┌─ Extracted text

The oud is a musical instrument similar to the lute, with its larger bowl and shorter neck being the main points of physical difference. This musical instrument is considered to be among the instruments solely used for lahw and depravation.[5]

In contrast, some instruments used nowadays would be considered by definition ‘shared instruments’. Meaning, the ruling of their legitimacy depends wholly on the how they’re played. Therefore, if the given instrument is not played in a manner which encourages immorality, its use would be considered halaal. Instruments such as the drum[6], dulcimer[7], harp[8], organ[9], and violin[10] are all considered as being under this category.

└─

◆ Work to be completed ◆
Answer the following from the passage on musical instruments:
1. What are the main physical differences between the oud and the lute?
2. On what does the ruling of a shared instrument's legitimacy depend?
3. Which instruments does the passage place in the shared category?

┌─ Recorded data

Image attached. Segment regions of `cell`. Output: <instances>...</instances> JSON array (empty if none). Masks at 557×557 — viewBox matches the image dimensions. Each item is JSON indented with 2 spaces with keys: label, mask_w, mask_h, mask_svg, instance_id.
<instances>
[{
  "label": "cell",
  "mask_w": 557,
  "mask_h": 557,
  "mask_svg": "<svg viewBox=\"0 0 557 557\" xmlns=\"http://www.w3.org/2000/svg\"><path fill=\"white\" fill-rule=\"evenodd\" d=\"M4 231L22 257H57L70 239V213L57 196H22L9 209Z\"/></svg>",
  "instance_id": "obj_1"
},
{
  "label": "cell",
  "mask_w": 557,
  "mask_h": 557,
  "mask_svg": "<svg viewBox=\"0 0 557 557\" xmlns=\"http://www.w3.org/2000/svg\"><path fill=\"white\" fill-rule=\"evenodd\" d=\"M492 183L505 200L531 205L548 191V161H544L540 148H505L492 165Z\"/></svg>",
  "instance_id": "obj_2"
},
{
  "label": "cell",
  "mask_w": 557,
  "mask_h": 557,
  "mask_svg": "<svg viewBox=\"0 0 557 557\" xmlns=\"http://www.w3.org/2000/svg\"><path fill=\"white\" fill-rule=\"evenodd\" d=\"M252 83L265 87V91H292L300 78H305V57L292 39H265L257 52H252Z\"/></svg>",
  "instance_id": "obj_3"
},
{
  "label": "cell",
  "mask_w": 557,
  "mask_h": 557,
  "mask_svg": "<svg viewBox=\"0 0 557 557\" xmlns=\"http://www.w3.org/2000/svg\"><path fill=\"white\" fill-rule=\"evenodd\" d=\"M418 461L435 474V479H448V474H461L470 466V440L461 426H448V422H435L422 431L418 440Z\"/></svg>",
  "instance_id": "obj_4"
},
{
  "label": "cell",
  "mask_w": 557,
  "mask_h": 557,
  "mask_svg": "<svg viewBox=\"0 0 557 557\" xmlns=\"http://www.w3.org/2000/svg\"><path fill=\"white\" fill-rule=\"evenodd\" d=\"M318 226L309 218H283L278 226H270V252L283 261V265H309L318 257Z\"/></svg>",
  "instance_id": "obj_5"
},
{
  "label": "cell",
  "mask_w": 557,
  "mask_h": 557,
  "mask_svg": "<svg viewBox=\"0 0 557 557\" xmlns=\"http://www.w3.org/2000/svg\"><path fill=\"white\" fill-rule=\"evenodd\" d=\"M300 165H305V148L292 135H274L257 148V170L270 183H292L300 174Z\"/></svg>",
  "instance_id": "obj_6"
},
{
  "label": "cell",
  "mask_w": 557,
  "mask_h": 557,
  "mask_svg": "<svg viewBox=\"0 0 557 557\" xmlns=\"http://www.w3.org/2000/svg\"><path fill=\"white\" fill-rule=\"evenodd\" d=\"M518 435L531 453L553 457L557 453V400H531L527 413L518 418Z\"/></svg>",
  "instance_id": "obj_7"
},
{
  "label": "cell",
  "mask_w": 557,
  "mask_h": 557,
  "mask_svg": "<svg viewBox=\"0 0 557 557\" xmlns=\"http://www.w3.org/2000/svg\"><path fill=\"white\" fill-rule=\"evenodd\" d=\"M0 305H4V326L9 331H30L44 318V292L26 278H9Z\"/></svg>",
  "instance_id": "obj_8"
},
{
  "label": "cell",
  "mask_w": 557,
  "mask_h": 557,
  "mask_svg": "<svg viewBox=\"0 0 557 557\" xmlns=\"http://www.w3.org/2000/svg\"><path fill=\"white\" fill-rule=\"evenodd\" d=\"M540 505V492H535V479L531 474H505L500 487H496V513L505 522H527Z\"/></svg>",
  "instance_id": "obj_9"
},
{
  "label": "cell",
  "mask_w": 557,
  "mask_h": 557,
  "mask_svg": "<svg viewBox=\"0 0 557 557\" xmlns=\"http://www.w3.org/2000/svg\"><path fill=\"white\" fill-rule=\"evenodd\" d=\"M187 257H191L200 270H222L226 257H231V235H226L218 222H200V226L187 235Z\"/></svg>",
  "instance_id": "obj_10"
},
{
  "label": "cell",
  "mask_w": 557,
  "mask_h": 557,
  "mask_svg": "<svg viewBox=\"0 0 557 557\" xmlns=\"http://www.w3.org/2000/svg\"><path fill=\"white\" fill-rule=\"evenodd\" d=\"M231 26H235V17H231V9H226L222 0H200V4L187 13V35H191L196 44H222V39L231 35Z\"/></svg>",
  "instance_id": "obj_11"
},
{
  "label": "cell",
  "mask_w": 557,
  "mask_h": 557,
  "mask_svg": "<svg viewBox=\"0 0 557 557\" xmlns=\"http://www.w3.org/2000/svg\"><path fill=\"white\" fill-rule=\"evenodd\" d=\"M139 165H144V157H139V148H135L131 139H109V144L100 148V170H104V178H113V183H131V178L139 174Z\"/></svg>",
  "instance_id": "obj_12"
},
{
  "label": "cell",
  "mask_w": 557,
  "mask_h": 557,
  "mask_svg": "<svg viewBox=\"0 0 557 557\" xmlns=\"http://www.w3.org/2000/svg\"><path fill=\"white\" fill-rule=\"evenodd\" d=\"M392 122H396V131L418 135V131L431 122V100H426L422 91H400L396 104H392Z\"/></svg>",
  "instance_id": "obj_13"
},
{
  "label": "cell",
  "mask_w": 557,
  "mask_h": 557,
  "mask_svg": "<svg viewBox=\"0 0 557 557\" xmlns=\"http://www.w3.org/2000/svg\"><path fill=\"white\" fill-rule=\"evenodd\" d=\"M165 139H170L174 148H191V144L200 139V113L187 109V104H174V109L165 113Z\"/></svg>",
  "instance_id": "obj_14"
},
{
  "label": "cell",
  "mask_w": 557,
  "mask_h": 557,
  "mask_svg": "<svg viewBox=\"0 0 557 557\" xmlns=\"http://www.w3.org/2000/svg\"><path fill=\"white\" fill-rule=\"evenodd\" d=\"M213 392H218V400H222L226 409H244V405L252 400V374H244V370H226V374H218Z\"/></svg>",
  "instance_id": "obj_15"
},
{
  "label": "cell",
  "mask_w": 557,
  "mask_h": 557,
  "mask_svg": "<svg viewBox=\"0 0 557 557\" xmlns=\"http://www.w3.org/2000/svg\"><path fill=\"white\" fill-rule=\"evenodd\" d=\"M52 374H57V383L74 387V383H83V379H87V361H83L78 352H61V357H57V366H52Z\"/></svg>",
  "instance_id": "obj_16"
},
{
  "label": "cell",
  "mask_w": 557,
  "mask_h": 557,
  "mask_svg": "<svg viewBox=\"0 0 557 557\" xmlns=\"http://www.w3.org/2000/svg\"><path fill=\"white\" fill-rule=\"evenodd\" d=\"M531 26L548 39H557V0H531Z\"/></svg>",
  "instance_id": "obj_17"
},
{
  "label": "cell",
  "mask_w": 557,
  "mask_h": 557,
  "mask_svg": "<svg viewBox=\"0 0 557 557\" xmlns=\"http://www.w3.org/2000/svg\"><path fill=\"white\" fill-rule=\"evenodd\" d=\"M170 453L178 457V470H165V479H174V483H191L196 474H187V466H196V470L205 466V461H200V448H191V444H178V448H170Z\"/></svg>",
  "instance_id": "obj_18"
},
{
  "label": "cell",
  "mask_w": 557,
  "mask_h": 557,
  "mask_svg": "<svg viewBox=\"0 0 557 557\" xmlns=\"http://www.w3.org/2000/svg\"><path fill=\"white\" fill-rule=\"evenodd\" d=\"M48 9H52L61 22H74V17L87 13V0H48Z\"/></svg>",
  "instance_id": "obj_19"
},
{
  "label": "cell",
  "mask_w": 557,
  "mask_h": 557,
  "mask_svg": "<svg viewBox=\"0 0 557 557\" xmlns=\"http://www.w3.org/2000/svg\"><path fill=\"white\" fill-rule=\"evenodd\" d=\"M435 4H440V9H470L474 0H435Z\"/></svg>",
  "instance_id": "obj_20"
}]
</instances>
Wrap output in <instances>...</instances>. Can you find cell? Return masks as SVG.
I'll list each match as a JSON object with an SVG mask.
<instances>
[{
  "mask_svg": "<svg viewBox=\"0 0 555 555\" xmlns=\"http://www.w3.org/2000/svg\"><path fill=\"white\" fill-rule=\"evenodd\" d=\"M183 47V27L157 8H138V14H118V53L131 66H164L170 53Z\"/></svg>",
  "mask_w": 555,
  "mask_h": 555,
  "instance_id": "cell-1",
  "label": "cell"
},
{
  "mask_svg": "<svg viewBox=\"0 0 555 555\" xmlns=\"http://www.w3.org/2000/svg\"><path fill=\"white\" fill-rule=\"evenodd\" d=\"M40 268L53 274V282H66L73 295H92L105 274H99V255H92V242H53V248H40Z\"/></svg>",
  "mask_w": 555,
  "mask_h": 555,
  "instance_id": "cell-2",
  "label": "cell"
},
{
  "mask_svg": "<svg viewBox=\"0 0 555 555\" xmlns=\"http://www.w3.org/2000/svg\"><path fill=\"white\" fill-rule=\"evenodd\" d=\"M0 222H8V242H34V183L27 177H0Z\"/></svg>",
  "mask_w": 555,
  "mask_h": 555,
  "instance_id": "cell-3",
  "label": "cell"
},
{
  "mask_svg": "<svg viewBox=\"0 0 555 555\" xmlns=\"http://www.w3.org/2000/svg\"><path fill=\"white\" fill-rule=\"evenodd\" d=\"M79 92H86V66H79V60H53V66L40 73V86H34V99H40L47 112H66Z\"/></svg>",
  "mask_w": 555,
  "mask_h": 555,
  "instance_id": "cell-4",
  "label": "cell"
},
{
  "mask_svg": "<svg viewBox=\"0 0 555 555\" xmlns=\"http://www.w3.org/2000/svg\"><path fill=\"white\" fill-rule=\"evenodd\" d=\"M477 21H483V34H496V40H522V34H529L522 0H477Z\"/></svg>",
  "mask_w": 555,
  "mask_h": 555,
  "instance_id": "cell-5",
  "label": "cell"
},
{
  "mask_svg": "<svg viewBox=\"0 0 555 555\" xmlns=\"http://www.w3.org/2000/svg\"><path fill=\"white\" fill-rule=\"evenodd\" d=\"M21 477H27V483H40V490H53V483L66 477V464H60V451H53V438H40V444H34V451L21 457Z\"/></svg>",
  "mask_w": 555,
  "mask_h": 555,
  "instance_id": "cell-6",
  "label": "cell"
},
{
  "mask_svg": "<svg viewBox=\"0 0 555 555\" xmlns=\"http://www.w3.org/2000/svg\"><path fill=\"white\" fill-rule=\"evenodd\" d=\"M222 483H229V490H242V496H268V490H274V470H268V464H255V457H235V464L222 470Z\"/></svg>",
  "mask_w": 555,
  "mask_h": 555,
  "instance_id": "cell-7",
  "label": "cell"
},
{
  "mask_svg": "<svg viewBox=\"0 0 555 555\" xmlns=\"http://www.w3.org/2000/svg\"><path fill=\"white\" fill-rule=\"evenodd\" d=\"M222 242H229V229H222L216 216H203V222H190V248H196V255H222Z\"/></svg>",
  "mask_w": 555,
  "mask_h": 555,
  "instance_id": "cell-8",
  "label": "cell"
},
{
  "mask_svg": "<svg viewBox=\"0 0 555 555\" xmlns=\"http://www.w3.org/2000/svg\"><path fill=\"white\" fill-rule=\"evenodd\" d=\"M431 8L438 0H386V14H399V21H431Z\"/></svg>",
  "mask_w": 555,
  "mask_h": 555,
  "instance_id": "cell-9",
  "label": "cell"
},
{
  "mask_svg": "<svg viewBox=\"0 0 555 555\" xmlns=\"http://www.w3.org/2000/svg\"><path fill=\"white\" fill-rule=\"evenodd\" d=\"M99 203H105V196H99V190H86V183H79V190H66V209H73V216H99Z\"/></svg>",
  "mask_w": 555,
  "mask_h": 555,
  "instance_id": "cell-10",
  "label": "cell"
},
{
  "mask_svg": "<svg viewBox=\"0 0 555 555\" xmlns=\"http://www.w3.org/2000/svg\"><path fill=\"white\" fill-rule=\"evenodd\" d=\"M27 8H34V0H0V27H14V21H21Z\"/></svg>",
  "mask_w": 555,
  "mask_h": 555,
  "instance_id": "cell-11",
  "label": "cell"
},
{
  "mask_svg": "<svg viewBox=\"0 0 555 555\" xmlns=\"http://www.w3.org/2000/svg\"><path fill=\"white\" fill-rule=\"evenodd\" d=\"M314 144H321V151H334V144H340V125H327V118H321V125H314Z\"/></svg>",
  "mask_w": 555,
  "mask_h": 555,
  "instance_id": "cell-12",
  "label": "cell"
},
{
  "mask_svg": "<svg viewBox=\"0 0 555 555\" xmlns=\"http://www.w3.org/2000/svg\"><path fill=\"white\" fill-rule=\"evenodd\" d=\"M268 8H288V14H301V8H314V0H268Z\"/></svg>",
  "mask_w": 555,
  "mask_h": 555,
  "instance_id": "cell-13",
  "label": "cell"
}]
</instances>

└─

◆ Written response ◆
1. The oud has a larger bowl and a shorter neck.
2. It depends wholly on how the instrument is played.
3. The drum, dulcimer, harp, organ, and violin.